Interview mit dem Mittelstandsexperten Gerald Holler: "Partner müssen sich in den Mittelstand hineinversetzen"

20.04.2007

CP: Ein viel diskutiertes Problem bei Systemhäuser ist: Wie gewinne ich neue Kunden? Bieten Lösungsansätze Vorteile?

Holler: Nach meiner Erfahrung fehlt vielen Systemhäusern vor allem der vertriebliche Ansatz. Compris zum Beispiel bekommt jede Woche x Anrufe von Finanzdienstleistern, von Verlagen und von Telekommunikationsanbietern, die mir ihre Dienste anbieten wollen. Aber wir haben in fünf Jahren gerade mal drei Anrufe von Systemhäusern erhalten, die uns erklärten: "Ich habe gerade in der Zeitung gelesen, Sie sind auf Wachstumskurs. Sagen Sie, welche IT-Struktur haben Sie?"
Wenn es ein Verlag schafft, ein Unternehmen anzurufen wegen eines 80-Euro-Jahres-Abos, dann müsste das doch auch ein Systemhaus können. Wir haben letztes Jahr zirka 100.000 Euro in unsere IT investiert. Das ist eine ganz klare vertriebliche Schwäche.

CP: Wäre das ein guter Ansatzpunkt für Hersteller?

Holler: Gewiss. Indem sie den Partnern Vertriebsschulungen geben. Der Hersteller muss ihnen sagen, wie der Vertrieb funktioniert. Parallel dazu muss sich der Hersteller überlegen, wie er diese Vertriebsunterstützung in seinem Margen-Modell abbildet. Um zu einem Bild zu greifen: Es laufen zwei Zahnräder. Das eine sind die Systemhäuser, das andere sind die Hersteller. Aber sie greifen noch nicht exakt ineinander.

CP: Woher sollen Hersteller wissen, wie der Vertrieb im Mittelstand funktioniert? Woher kommt der Input, um hier strategisch vorgehen zu können?

Holler: Ein Hersteller muss sich genau ansehen, wie ein mittelständischer Unternehmer - es sind ja meistens inhabergeführte Firmen - denkt. Dem Unternehmer geht es darum: Wie verdiene ich am meisten?
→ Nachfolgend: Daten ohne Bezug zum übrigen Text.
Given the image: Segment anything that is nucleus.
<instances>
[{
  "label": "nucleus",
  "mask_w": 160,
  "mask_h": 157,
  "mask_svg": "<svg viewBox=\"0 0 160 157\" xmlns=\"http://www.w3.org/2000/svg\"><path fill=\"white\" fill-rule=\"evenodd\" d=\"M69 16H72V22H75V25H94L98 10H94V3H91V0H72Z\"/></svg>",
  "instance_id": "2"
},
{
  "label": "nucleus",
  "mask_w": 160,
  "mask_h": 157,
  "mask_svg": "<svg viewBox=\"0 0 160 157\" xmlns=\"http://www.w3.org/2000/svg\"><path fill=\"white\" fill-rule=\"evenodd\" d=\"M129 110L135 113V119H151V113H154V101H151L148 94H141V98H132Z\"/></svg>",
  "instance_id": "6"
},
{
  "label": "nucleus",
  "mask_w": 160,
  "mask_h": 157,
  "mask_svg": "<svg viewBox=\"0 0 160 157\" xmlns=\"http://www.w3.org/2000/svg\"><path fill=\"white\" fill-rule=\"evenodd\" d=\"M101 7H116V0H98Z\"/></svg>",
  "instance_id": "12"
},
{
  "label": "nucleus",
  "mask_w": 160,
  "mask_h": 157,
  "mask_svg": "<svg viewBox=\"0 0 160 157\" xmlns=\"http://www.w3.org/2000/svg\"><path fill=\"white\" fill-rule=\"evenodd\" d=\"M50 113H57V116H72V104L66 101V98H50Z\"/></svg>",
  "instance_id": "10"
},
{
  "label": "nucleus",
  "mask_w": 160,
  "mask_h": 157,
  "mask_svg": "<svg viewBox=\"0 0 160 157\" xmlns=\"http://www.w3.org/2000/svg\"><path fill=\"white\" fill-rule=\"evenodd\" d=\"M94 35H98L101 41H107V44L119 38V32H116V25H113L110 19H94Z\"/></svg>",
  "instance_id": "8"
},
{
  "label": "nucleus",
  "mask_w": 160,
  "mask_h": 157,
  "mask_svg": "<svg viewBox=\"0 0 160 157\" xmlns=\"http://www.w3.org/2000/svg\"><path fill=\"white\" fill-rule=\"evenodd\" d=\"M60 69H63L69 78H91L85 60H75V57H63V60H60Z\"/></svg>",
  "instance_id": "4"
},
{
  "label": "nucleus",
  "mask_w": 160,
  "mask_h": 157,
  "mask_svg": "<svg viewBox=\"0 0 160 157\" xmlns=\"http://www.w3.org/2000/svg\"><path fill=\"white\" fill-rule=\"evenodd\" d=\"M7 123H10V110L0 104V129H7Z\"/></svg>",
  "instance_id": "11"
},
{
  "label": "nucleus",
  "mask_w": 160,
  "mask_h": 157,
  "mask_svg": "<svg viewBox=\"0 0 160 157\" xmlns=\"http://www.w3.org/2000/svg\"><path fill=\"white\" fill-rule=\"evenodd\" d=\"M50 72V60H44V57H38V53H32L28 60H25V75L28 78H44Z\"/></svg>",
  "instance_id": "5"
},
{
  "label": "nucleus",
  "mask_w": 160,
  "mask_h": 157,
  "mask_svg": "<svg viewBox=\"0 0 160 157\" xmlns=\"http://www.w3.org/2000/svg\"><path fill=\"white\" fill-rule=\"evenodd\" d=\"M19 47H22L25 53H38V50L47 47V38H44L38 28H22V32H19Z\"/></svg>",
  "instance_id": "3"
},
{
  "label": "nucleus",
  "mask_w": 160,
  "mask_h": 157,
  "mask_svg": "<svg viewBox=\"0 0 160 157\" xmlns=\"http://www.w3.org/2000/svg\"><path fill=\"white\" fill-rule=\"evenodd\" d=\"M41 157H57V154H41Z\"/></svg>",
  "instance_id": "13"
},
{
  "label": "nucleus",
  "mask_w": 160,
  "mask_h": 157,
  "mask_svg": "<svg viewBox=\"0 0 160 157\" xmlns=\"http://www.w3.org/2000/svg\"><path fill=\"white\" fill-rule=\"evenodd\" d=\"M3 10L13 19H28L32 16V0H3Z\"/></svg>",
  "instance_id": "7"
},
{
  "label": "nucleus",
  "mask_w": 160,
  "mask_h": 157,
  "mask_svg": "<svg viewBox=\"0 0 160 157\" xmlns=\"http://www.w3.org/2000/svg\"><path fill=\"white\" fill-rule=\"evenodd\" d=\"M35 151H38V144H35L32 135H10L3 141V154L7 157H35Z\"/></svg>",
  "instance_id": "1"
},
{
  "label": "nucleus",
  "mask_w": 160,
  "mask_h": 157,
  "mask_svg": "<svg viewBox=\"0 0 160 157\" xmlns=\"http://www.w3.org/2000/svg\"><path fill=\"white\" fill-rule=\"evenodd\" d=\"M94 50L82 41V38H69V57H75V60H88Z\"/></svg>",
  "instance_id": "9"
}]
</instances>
Wie steuere ich meine Prozesse entsprechend?

Als Geschäftsführer meines Unternehmens möchte ich wissen: Wie kann ich mein Unternehmen mit dem geringstmöglichen Prozessaufwand am einfachsten steuern? Die meisten Unternehmer haben diesen Ansatz: Ich will wissen, was in meinem Unternehmen "rund" läuft. Wer in einem mittelständischen, inhabergeführten Unternehmen arbeitet, kennt diese Situation. Es wird hier mehr gefragt und gesprochen, als prozessseitig abgebildet wird. Ich glaube, der Hersteller muss für diese mittelständischen Unternehmen ein Gefühl entwickeln.

CP: Kann man die Zugangsweisen zum Mittelstand systematisieren?

Holler: Sicher. 1. Eine Möglichkeit ist, die verschiedenen Rahmenbedingungen zu thematisieren. So gibt es zwei wichtige, verbindliche Compliances. Unternehmen müssen alle firmenrelevanten Dokumente digital archiviert haben. Für das Finanzamt müssen alle unternehmensrelevanten Finanzdaten digital in Datenbankform vorliegen (GDPdU). Hier haben viele Unternehmen Nachholbedarf.
2. Ich empfehle jedem Hersteller, sich mit einer Handvoll Unternehmern zusammenzusetzen und über das Thema IT zu reden. Ein langer Abend reicht, um genügend Input über die Wichtigkeit der IT für einen Unternehmer mit beispielsweise 100 Mitarbeitern zu erhalten. Dieser offene Austausch findet viel zu selten statt.
3. Der Vertrieb, hersteller- und partnerseitig, muss die Bedürfnisse des Mittelständlers genau kennen und wissen, wie er mit dem Kunden darüber redet. Worauf reagiert der Kunde? Reagiert er auf Zahlen? Darauf muss der Vertrieb eine Antwort wissen.